Fica a impressão que alguém da produção achou que só vingança e muitas mortes causadas por espadas era insuficiente para chamar atenção do público em geral e partiu para preencher os espaços vazios da série com “dominação do mundo”, “corporações malignas”, “armaduras que ganham upgrade“, “poderes místicos” e um interminável dramalhão novelesco sobre como Higan era feliz com sua esposa e filho e como a perda deles fez com que ele revertesse à máquina de matar que era antes ou, basicamente, a tal “força do amor”. Esses elementos, vale dizer, não são, por si só, problemas. São clichês, sem dúvida, mas não problemas, pois clichês fazem parte do jogo do audiovisual e o que importa é como eles são usados e desenvolvidos. Em Ninja Kamui, sinto dizer, todo clichê é usado da maneira mais porca e rasteira possível, demonstrando uma preguiça enorme em investir em algo realmente decente se a ideia era fazer algo mais complexo do que “meu nome é Hirai, você matou minha família, prepare-se para morrer“. Bastava inspirar-se na escola da franquia John Wick e de tantas outras obras anteriores que, por sua vez, inspiraram John Wick, e Ninja Kamui seria bem melhor ou, pelo menos, uma série minimamente passável, talvez até boa.
Mas tudo o que o anime tem é pancadaria infinita, com uma animação que é ou muito parada ou muito movimentada, sem meio termo, com uma montagem bagunçada e confusa que não só não aproveita o potencial dos embates como é indutora de ataques epilépticos, além de visuais sem inspiração alguma, pois não basta desenhar armaduras cheias de luzinhas que, vale dizer, não melhoram em nada as performances dos personagens antes de eles usarem as engenhocas tecnológicas. Também não ajuda em nada todos os personagens menos Mike e o chefão ninja serem fungíveis, um sendo facilmente substituível pelo outro em termos de aparência física, habilidades e capacidade de fazer o espectador revirar os olhos em desespero. Nem mesmo o lado místico é bem utilizado, com os tão mencionados “poderes especiais” de Higan e outros ninjas não sendo mais do que conveniências narrativas que só têm serventia real uma única vez, logo no começo, quando o protagonista morre e ressuscita inexplicavelmente.
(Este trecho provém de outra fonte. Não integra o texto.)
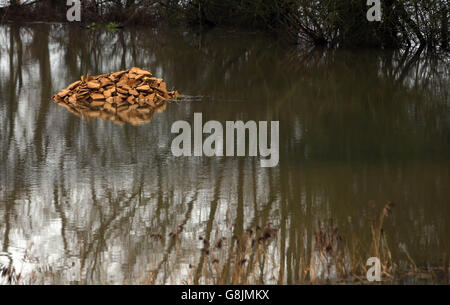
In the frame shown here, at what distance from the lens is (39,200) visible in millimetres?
7137

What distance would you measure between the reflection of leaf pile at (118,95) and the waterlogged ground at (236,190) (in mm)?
343

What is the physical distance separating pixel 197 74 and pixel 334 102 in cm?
436

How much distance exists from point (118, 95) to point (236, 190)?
18.6 ft

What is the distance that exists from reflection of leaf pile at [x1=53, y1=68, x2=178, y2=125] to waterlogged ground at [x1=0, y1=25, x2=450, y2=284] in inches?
13.5

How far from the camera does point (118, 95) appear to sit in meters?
12.8

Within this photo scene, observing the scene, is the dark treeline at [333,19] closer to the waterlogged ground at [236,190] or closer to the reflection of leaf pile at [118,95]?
the waterlogged ground at [236,190]

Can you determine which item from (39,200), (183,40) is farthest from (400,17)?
(39,200)

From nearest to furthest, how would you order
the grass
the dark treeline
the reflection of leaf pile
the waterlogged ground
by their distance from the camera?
1. the grass
2. the waterlogged ground
3. the reflection of leaf pile
4. the dark treeline

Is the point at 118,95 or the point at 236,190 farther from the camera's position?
the point at 118,95

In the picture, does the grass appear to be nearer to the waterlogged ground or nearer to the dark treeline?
the waterlogged ground

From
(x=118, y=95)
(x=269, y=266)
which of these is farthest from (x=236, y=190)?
(x=118, y=95)

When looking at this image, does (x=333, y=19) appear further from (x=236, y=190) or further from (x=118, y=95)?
(x=236, y=190)

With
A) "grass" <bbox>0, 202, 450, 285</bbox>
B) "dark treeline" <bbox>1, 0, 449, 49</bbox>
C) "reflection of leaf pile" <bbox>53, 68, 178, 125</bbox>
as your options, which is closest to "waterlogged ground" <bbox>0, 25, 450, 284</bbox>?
"grass" <bbox>0, 202, 450, 285</bbox>

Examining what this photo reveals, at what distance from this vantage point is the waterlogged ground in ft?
17.6
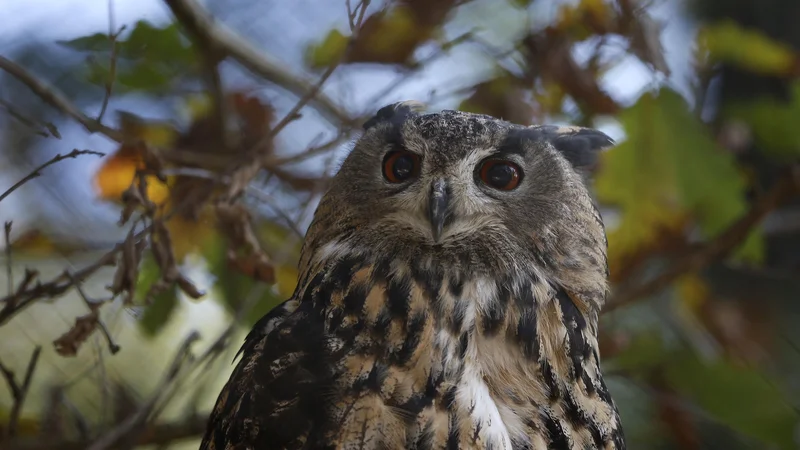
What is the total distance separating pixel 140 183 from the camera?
146 cm

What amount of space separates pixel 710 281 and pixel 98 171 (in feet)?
7.90

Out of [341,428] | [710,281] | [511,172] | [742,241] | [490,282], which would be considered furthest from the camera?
[710,281]

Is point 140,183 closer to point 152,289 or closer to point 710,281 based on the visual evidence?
point 152,289

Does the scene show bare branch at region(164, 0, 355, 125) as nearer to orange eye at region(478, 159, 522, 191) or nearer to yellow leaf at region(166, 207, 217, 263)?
yellow leaf at region(166, 207, 217, 263)

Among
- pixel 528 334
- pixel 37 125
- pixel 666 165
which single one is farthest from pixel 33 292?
pixel 666 165

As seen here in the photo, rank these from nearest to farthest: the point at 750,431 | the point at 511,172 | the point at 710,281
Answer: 1. the point at 511,172
2. the point at 750,431
3. the point at 710,281

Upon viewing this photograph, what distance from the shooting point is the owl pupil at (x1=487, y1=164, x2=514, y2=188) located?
1470mm

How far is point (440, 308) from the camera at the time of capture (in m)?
1.29

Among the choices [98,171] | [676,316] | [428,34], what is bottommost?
[676,316]

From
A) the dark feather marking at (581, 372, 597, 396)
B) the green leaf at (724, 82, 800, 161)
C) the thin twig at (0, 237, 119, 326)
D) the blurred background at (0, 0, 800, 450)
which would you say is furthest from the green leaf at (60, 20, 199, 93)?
the green leaf at (724, 82, 800, 161)

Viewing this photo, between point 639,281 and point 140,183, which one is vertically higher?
point 140,183

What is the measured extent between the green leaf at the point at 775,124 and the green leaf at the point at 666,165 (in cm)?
36

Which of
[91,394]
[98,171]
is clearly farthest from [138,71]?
[91,394]

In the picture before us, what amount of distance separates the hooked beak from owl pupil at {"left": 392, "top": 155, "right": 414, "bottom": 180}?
0.11m
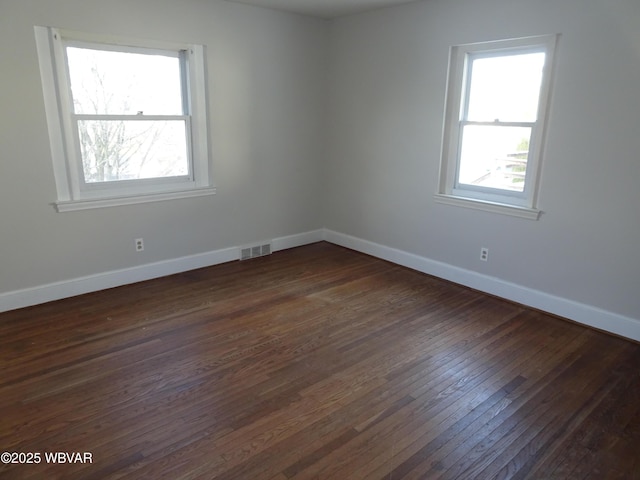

Ah, claro, há um monte de reviravoltas, todas elas não só telegrafadas em detalhes, como tão pouco interessantes quanto as armaduras brilhantes.
Sendo bonzinho, vale dizer que, até o fim da primeira metade da temporada, tudo é péssimo, beirando o insuportável, por não haver contexto para sustentar a narrativa (ou melhor, o fiapo de narrativa), mas, a partir desse ponto, a coisa melhora substancialmente, com a construção de um módico de estrutura, de desenvolvimento de história e de personagens. Cheguei a ficar esperançoso de que a temporada fosse se encontrar, mas, então, ela começou a novamente ruir sob o peso da incompetência de roteiros inanes baseados somente em visuais supostamente bacanas na medida em que ela caminhava para seu final e, quando o grande embate finalmente chega, ele chega a ser hilário de tão ruim e anticlimático. Foi um banho de água fria.
Com tudo isso (ou seria “com nada disso”?), Ninja Kamui nem passatempo consegue ser, a não ser que a noção de passatempo seja passar raiva durante tempo demais assistindo a algo que tinha enorme – e fácil – potencial para ser diversão descompromissada de qualidade. O sarrafo do que se esperava da combinação de missão de vingança com artes marciais, instrumentos cortantes e espaço livre para ser um festival de corpos cortados em pedacinhos para todo lado já era baixo, mas essa produção aqui conseguiu jogá-lo no chão e mesmo assim não chegou a alcançá-lo. É necessário habilidade especial para ser tão ruim…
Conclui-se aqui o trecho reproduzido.